The problem: How many valid reconfigurations, as defined below, are there for a given puzzle?

For example, does this problem--or an equivalent problem; or perhaps a more limited variation, say $1 \times n$; or with non-square rectangular pieces to limit the number of external edge matches--have a conventional name?

Did I actually come up with something new, or am I just describing a known problem with my own terminology because I don't know any better?

The definitions as formally as I can, based on simple physical jigsaw puzzles with unique squiggly parts and uniform straight parts:

• puzzle: an $m \times n$ grid full of identically-sized, identically-oriented pieces
• piece: a square of $4$ edges; denoted $a_{i,j}$ for the piece in row $i$, column $j$ of puzzle $A$ where $1 \leq i \leq m$ and $1 \leq j \leq n$
• edge: a means of joining two pieces; is either internal or external
• joined: two pieces sharing exactly one edge (either in the puzzle or a reconfiguration)
• internal edge: a unique edge joining two pieces in the puzzle; denoted $\overline{a_{i,j}a_{g,h}}$ for joined pieces $a_{i,j}$ and $a_{g,h}$
• the external edge: each of the identical $2m + 2n$ edges in the puzzle that are not internal
• a reconfiguration: the puzzle, modified by operating on individual pieces by means of right-angle rotations and piece-size translations, such that the end result is contiguous, i.e., any given piece is related to any other piece via a series of edges
• a valid reconfiguration: a reconfiguration wherein no two pieces are vertically or horizontally adjacent unless the edge they share is either the internal edge they share from the puzzle, or the external edge (i.e. an internal edge matches only as it does in the puzzle, and cannot match a different internal edge, nor the external edge)

Informal clarifications

Note that, necessarily, a valid reconfiguration is made by various joins of the external edge that were not part of the puzzle, and it will not be a neat rectangle in the end.

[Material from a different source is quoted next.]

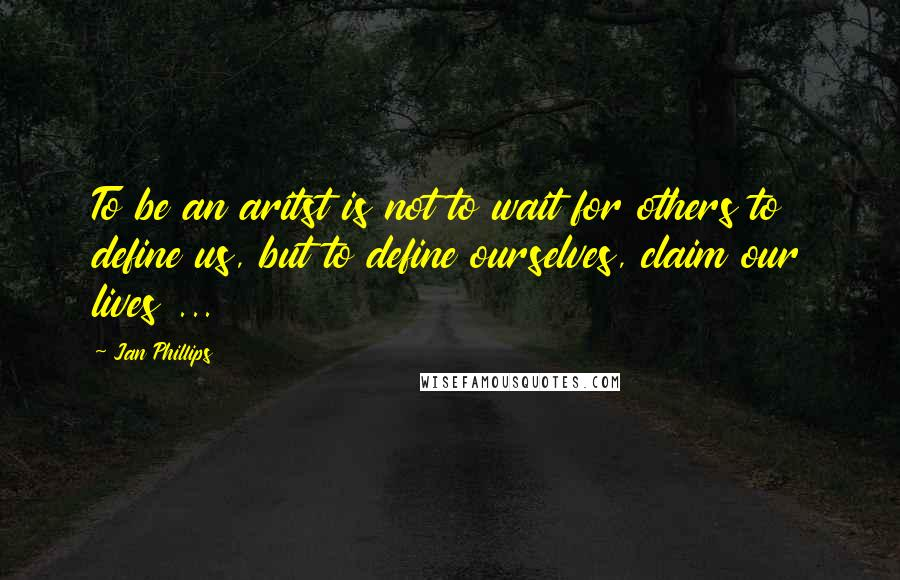 Jan Phillips quotes: To be an aritst is not to wait for others to define us, but to define ourselves, claim our lives ...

That is to say, you can glue the straight parts together on the inside, you can't mismatch the squiggly parts, and some squiggly parts will now be on the outside.

I actually thought of this question when considering such an arrangement of a normal physical puzzle for an artistic idea (maybe Picasso's cubism collides or colludes with Warhol?) so it is entirely made with real, physical puzzles in mind.

Why this seems like a tricky combinatorial problem to me

For $1 \times 1$, the puzzle cannot be reconfigured because no joins are possible because there is only one piece.

For $1 \times 2$, there are $9$ valid reconfigurations, namely those made from the various combinations of matching any of the $3$ straight edges of $a_{1,1}$ with any of $3$ straight edges of $a_{1,2}$ (here pictured as A and B, respectively, because re-doing work in Excel wore me out):

For $1 \times 3$, I count:

• $\overline{a_{1,1}a_{1,2}}$ intact, with one of $a_{1,3}$'s straight edges joined to one of $a_{1,2}$'s $= 3*2 = 6$
• $\overline{a_{1,1}a_{1,2}}$ intact, with one of $a_{1,3}$'s straight edges joined to one of $a_{1,1}$'s $= 3*3 = 9$
• $\overline{a_{1,2}a_{1,3}}$ intact, symmetrical with $a_{1,1}$ as in the above two cases $= 6 + 9 = 15$
• $a_{1,1}$ joined to $a_{1,2}$ via a straight edge, and $a_{1,3}$ joined to $a_{1,2}$ via $a_{1,2}$'s other straight edge $= 3*2*3 = 18$
• $a_{1,1}$ joined to $a_{1,3}$ via a straight edge, and $a_{1,2}$ joined to $a_{1,3}$ via another of $a_{1,3}$'s straight edges $= 3*3*2*2 = 36$
• $a_{1,1}$ joined to $a_{1,3}$ via a straight edge, and $a_{1,2}$ joined to $a_{1,1}$ via another of $a_{1,1}$'s straight edges $= 3*3*2*2 = 36$

...for a total of $120$ valid reconfigurations, if I didn't miss anything.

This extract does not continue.